• **Objectif de l'exercice**:
Recopiez intégralement l'extrait sur la barrière du Combat, sans en modifier le moindre caractère.

• **Extrait retenu**:

###

LA BARRIÈRE DU COMBAT.


Dans un roman de Walter Scott, le Château de Kenilworth, si nous avons bonne mémoire, est esquissée la plaisante figure d’un propriétaire d’ours et de bouledogues, qui se plaint à la reine Élisabeth du tort que font à son spectacle les pièces de théâtre d’un certain drôle nommé Shakspeare, qui corrompt l’esprit de la jeunesse anglaise par toute sortes de billevesées et d’inventions romanesques ; les plaintes de ce bonhomme sur ce que le brave jeu de l’ours et du bouledogue, ce plaisir si foncièrement britannique, n’est plus aussi suivi et aussi goûté qu’autrefois, sont tout à fait touchantes et prises sur nature. La digne maîtresse de l’établissement de la barrière du Combat nous a rappelé les doléances du vieil Anglais ; il est vrai que, ne pouvant s’en prendre à aucun Shakspeare de la diminution de sa clientèle, elle accuse la révolution de juillet et le choléra : le peuple préfère les mélodrames du boulevard aux escarmouches innocentes de la barrière du Combat, et les hurlements des acteurs aux abois des chiens. Est-ce un progrès ? — Nous sommes de l’avis du bon montreur d’ours, et nous en doutons.

###

• **Informations affichées**:
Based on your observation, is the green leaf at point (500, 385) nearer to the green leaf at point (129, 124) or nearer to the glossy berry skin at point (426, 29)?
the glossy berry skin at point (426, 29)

###

• **Sortie complète**:
LA BARRIÈRE DU COMBAT.


Dans un roman de Walter Scott, le Château de Kenilworth, si nous avons bonne mémoire, est esquissée la plaisante figure d’un propriétaire d’ours et de bouledogues, qui se plaint à la reine Élisabeth du tort que font à son spectacle les pièces de théâtre d’un certain drôle nommé Shakspeare, qui corrompt l’esprit de la jeunesse anglaise par toute sortes de billevesées et d’inventions romanesques ; les plaintes de ce bonhomme sur ce que le brave jeu de l’ours et du bouledogue, ce plaisir si foncièrement britannique, n’est plus aussi suivi et aussi goûté qu’autrefois, sont tout à fait touchantes et prises sur nature. La digne maîtresse de l’établissement de la barrière du Combat nous a rappelé les doléances du vieil Anglais ; il est vrai que, ne pouvant s’en prendre à aucun Shakspeare de la diminution de sa clientèle, elle accuse la révolution de juillet et le choléra : le peuple préfère les mélodrames du boulevard aux escarmouches innocentes de la barrière du Combat, et les hurlements des acteurs aux abois des chiens. Est-ce un progrès ? — Nous sommes de l’avis du bon montreur d’ours, et nous en doutons.